**EXERCISE REQUIREMENTS**
Images should be left out, and everything else in the listing reproduced exactly.

— Begin —

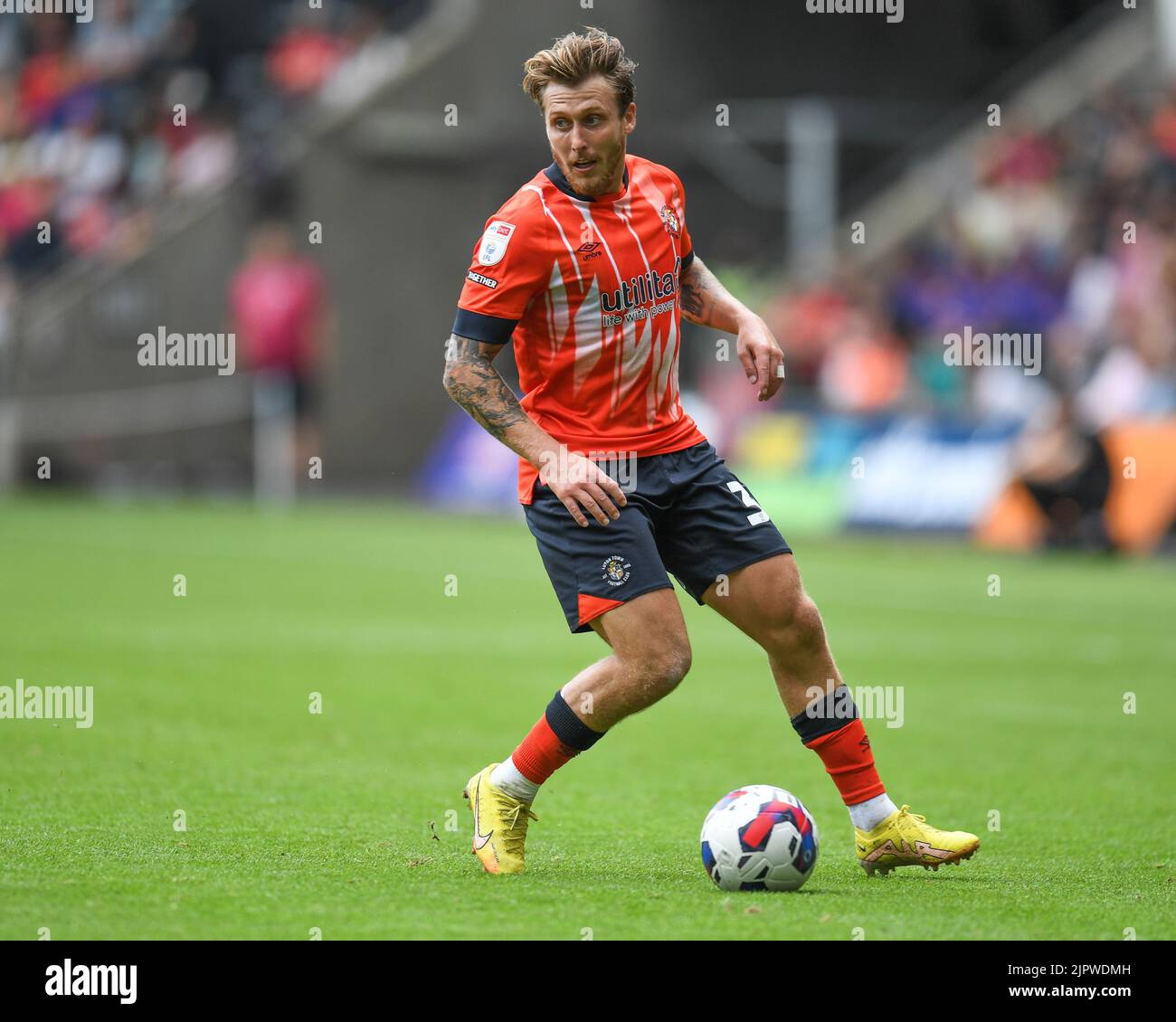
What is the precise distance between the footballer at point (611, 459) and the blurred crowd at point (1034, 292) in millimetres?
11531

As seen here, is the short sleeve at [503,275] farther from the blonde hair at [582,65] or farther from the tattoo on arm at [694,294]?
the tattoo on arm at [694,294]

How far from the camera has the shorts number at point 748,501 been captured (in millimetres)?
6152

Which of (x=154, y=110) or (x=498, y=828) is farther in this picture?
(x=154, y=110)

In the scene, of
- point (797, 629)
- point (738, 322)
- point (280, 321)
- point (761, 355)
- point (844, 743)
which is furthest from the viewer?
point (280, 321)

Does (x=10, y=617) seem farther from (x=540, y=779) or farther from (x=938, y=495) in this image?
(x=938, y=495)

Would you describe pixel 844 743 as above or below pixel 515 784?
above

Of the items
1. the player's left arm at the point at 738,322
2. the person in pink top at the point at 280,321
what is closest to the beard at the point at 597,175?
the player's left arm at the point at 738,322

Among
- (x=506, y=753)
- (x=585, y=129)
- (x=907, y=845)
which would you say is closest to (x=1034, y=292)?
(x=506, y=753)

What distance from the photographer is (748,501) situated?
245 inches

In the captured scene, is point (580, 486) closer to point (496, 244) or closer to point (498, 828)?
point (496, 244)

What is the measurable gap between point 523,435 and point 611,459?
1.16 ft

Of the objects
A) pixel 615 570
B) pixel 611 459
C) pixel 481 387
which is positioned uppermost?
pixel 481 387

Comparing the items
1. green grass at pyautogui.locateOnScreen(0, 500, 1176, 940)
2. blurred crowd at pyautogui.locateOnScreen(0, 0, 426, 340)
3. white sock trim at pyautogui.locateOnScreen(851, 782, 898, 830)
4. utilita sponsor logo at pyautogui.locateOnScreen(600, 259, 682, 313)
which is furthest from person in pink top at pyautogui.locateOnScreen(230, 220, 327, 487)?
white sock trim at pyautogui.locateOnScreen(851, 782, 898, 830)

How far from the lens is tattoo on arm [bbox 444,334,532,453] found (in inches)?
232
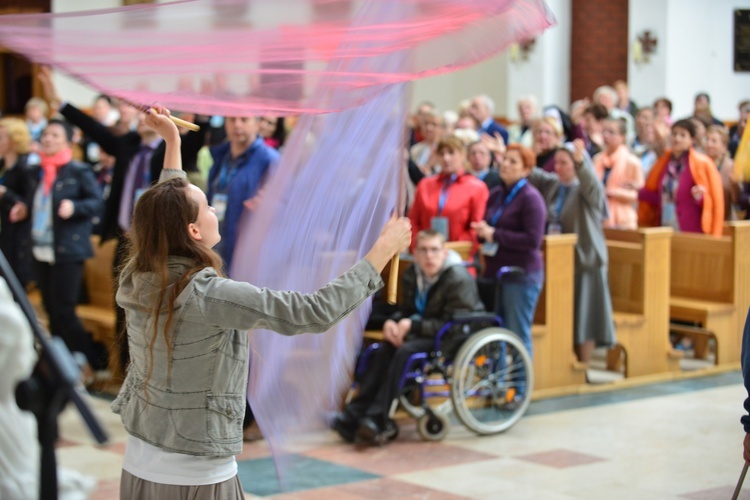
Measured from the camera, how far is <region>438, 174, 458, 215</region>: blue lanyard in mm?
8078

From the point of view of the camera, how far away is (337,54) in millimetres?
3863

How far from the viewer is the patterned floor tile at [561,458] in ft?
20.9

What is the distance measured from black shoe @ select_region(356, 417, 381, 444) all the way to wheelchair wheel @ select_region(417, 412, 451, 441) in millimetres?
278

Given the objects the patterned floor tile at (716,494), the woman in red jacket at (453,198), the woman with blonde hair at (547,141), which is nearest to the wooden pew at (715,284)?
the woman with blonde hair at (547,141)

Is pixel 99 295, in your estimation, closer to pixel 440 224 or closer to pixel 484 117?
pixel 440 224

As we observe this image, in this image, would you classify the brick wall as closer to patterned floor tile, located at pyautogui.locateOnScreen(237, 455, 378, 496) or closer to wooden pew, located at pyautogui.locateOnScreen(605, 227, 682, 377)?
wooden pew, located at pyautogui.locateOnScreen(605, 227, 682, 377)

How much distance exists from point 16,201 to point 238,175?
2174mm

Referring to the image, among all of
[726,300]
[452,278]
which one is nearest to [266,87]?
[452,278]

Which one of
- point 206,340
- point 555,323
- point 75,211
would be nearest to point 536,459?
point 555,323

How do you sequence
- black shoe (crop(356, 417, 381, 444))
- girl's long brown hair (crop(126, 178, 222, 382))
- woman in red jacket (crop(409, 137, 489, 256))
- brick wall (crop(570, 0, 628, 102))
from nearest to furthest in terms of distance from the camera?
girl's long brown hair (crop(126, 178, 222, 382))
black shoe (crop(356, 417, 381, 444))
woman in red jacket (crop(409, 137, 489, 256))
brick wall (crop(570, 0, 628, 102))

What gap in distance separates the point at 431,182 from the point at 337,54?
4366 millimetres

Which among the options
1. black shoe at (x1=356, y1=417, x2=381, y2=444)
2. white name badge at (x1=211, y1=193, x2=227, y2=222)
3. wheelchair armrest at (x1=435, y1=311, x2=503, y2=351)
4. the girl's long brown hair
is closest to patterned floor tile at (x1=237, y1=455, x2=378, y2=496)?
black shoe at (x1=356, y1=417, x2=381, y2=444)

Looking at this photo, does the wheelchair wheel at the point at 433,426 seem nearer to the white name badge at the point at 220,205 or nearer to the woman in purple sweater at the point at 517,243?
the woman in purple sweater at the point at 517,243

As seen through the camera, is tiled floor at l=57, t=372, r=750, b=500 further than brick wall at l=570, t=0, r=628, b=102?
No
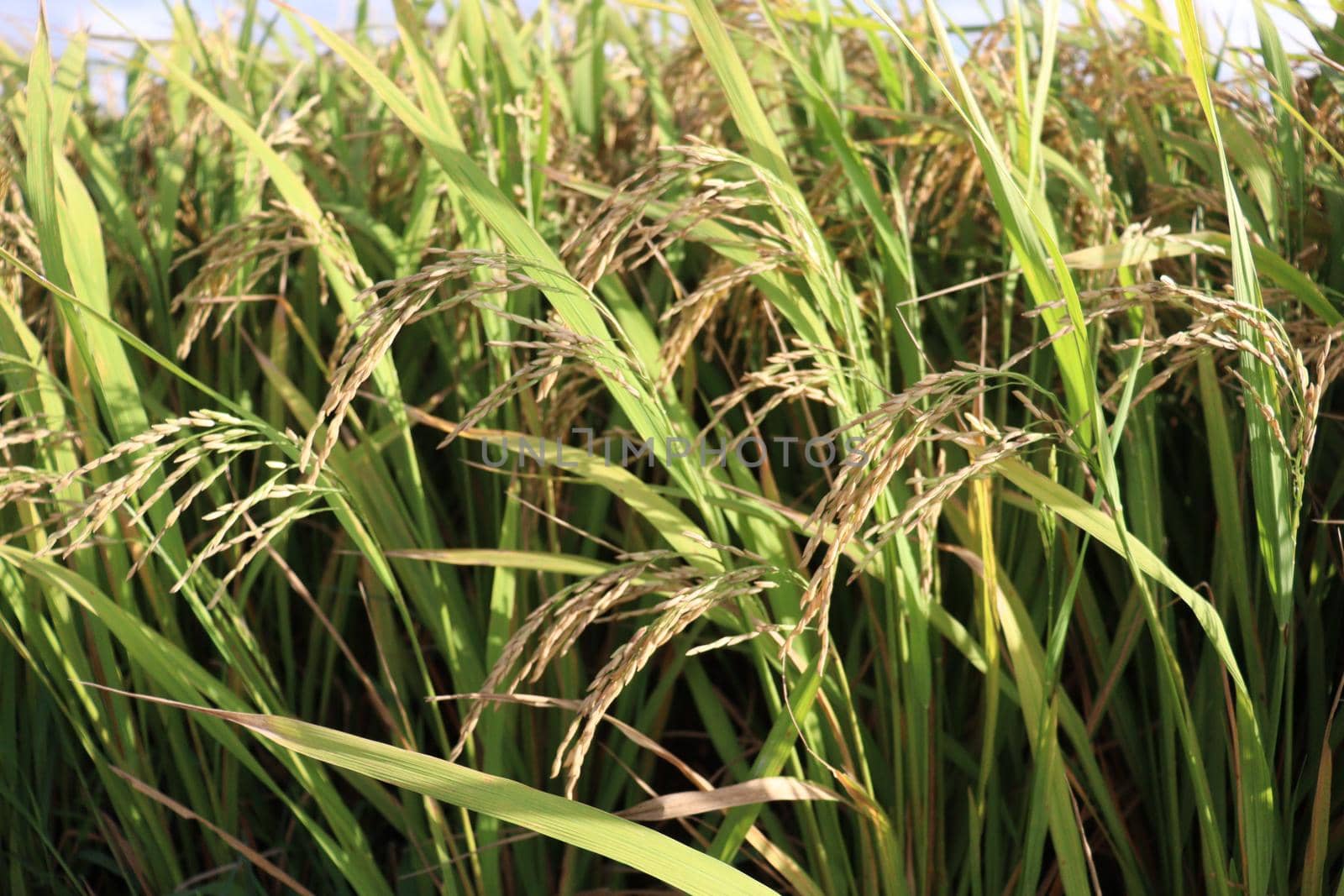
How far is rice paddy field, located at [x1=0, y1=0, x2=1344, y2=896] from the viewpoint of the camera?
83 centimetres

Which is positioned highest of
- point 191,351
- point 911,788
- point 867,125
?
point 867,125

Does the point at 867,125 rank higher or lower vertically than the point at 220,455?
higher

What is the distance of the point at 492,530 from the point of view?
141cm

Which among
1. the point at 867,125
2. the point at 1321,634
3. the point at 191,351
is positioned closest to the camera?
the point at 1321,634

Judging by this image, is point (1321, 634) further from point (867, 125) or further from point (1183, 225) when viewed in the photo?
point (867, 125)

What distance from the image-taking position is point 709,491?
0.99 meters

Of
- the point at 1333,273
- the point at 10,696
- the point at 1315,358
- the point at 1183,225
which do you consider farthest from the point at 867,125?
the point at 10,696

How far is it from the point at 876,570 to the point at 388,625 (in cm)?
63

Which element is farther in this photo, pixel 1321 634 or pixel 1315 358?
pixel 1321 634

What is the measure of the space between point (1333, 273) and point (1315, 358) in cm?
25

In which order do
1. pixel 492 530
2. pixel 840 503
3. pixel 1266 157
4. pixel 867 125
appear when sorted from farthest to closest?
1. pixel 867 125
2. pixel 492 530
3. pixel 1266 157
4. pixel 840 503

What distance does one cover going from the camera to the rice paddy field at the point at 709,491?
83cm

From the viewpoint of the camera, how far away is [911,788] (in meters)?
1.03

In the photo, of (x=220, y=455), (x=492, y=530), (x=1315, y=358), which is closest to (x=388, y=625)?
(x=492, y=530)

— End —

**EXERCISE ANSWER**
What is the precise distance between the footballer at point (611, 459) and the blurred crowd at point (1034, 292) in millimetres?
11531

As seen here, is the short sleeve at [503,275] farther from the blonde hair at [582,65] or farther from the tattoo on arm at [694,294]?
the tattoo on arm at [694,294]

How far from the camera has the shorts number at point 748,501 been captured (in millimetres)?
6152

Which of (x=154, y=110) or (x=498, y=828) is farther in this picture?
(x=154, y=110)

In the scene, of
- point (797, 629)
- point (738, 322)
- point (280, 321)
- point (761, 355)
- point (844, 743)
which is furthest from the viewer?
point (280, 321)

Does (x=10, y=617) seem farther from (x=540, y=779) or farther from (x=938, y=495) in this image?
(x=938, y=495)

Would you describe pixel 844 743 as above or below pixel 515 784?
above

Of the items
1. the player's left arm at the point at 738,322
2. the person in pink top at the point at 280,321
what is closest to the beard at the point at 597,175?
the player's left arm at the point at 738,322

Among
- (x=506, y=753)
- (x=585, y=129)
- (x=907, y=845)
which would you say is closest to (x=1034, y=292)?
(x=506, y=753)

What distance from the photographer is (748,501) situated?
245 inches

In the captured scene, is point (580, 486) closer to point (496, 244) or closer to point (498, 828)?
point (496, 244)

What is the measurable gap between point 523,435 and point 611,459?
1.16 ft

Of the objects
A) pixel 615 570
B) pixel 611 459
C) pixel 481 387
which is positioned uppermost?
pixel 481 387

Comparing the items
1. green grass at pyautogui.locateOnScreen(0, 500, 1176, 940)
2. blurred crowd at pyautogui.locateOnScreen(0, 0, 426, 340)
3. white sock trim at pyautogui.locateOnScreen(851, 782, 898, 830)
4. utilita sponsor logo at pyautogui.locateOnScreen(600, 259, 682, 313)
which is furthest from person in pink top at pyautogui.locateOnScreen(230, 220, 327, 487)?
white sock trim at pyautogui.locateOnScreen(851, 782, 898, 830)

How far from the lens is tattoo on arm [bbox 444,334,532,453] found (in inches)?
232
Measured from the camera, how far is <region>438, 174, 458, 215</region>: blue lanyard in mm?
8078

From the point of view of the camera, how far away is (337,54) in millimetres?
3863

How far from the viewer is the patterned floor tile at [561,458] in ft?
20.9

What is the distance measured from black shoe @ select_region(356, 417, 381, 444) all the way to wheelchair wheel @ select_region(417, 412, 451, 441) in millimetres?
278

Given the objects the patterned floor tile at (716,494), the woman in red jacket at (453,198), the woman with blonde hair at (547,141), which is nearest to the wooden pew at (715,284)?
the woman with blonde hair at (547,141)

Is pixel 99 295, in your estimation, closer to pixel 440 224 or closer to pixel 484 117?
pixel 440 224

As we observe this image, in this image, would you classify the brick wall as closer to patterned floor tile, located at pyautogui.locateOnScreen(237, 455, 378, 496) or closer to wooden pew, located at pyautogui.locateOnScreen(605, 227, 682, 377)?
wooden pew, located at pyautogui.locateOnScreen(605, 227, 682, 377)

How much distance exists from point 16,201 to point 238,175?
2174mm

Referring to the image, among all of
[726,300]
[452,278]
which one is nearest to [266,87]?
[452,278]

Which one of
- point 206,340
- point 555,323
- point 75,211
would be nearest to point 536,459?
point 555,323

How do you sequence
- black shoe (crop(356, 417, 381, 444))
- girl's long brown hair (crop(126, 178, 222, 382))
- woman in red jacket (crop(409, 137, 489, 256))
- brick wall (crop(570, 0, 628, 102))
from nearest to furthest in terms of distance from the camera?
girl's long brown hair (crop(126, 178, 222, 382))
black shoe (crop(356, 417, 381, 444))
woman in red jacket (crop(409, 137, 489, 256))
brick wall (crop(570, 0, 628, 102))

What gap in distance separates the point at 431,182 from the point at 337,54?
4366 millimetres

Which among the options
1. black shoe at (x1=356, y1=417, x2=381, y2=444)
2. white name badge at (x1=211, y1=193, x2=227, y2=222)
3. wheelchair armrest at (x1=435, y1=311, x2=503, y2=351)
4. the girl's long brown hair
is closest to patterned floor tile at (x1=237, y1=455, x2=378, y2=496)?
black shoe at (x1=356, y1=417, x2=381, y2=444)

Looking at this photo, does the wheelchair wheel at the point at 433,426 seem nearer to the white name badge at the point at 220,205 or nearer to the woman in purple sweater at the point at 517,243?
the woman in purple sweater at the point at 517,243

As seen through the camera, is tiled floor at l=57, t=372, r=750, b=500 further than brick wall at l=570, t=0, r=628, b=102?
No
How far is rice paddy field, located at [x1=0, y1=0, x2=1344, y2=896] from the viewpoint of the camera?
83 centimetres

Which is positioned highest of
- point 191,351
- point 911,788
- point 867,125
?
point 867,125

Does the point at 867,125 rank higher or lower vertically than the point at 220,455?
higher

What is the distance of the point at 492,530 from the point of view?
141cm

Which among
1. the point at 867,125
2. the point at 1321,634
3. the point at 191,351
is positioned closest to the camera?
the point at 1321,634

Judging by this image, is point (1321, 634) further from point (867, 125) or further from point (1183, 225) when viewed in the photo?
point (867, 125)

What distance from the image-taking position is point 709,491?
0.99 meters

Of
- the point at 1333,273
- the point at 10,696
- the point at 1315,358
- the point at 1183,225
which do you consider farthest from the point at 867,125?
the point at 10,696

How far is it from the point at 876,570 to the point at 388,625 (in cm)?
63

Which element is farther in this photo, pixel 1321 634 or pixel 1315 358?
pixel 1321 634

What is the measure of the space between point (1333, 273) and point (1315, 358) in cm?
25

In which order do
1. pixel 492 530
2. pixel 840 503
3. pixel 1266 157
4. pixel 867 125
appear when sorted from farthest to closest?
1. pixel 867 125
2. pixel 492 530
3. pixel 1266 157
4. pixel 840 503

What distance does one cover going from the camera to the rice paddy field at the point at 709,491?
83cm

From the viewpoint of the camera, how far away is [911,788] (in meters)?
1.03

In the photo, of (x=220, y=455), (x=492, y=530), (x=1315, y=358), which is closest to (x=388, y=625)?
(x=492, y=530)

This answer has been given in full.